[Stored data entries]
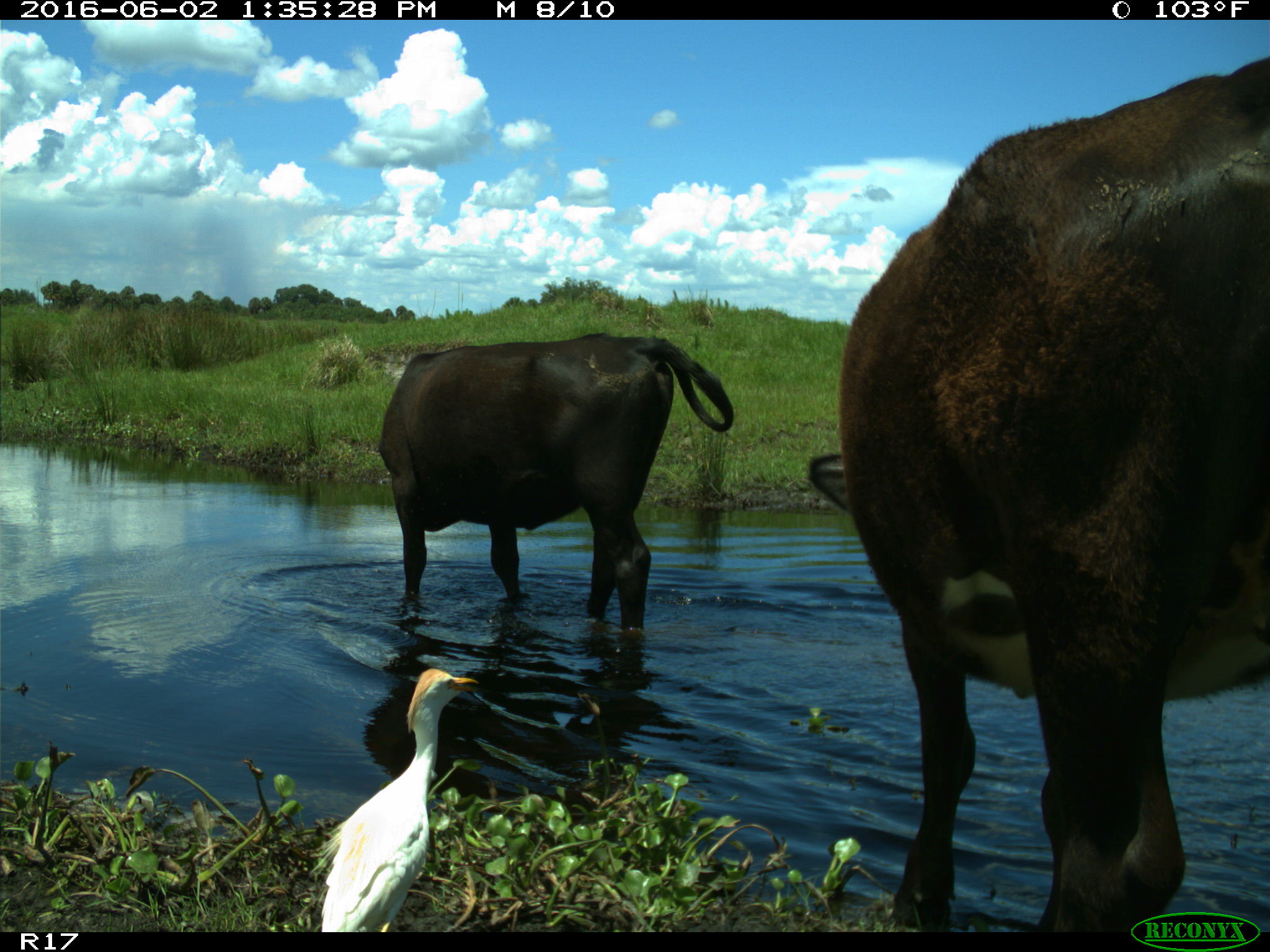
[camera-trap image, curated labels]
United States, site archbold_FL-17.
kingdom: Animalia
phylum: Chordata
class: Mammalia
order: Artiodactyla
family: Bovidae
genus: Bos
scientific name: Bos taurus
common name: domestic cow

What is being asked -> Return the entries unchanged, save for the pictures, which do not belong in the copy.

Answer below ->
[camera-trap image, curated labels]
United States, site archbold_FL-17.
kingdom: Animalia
phylum: Chordata
class: Mammalia
order: Artiodactyla
family: Bovidae
genus: Bos
scientific name: Bos taurus
common name: domestic cow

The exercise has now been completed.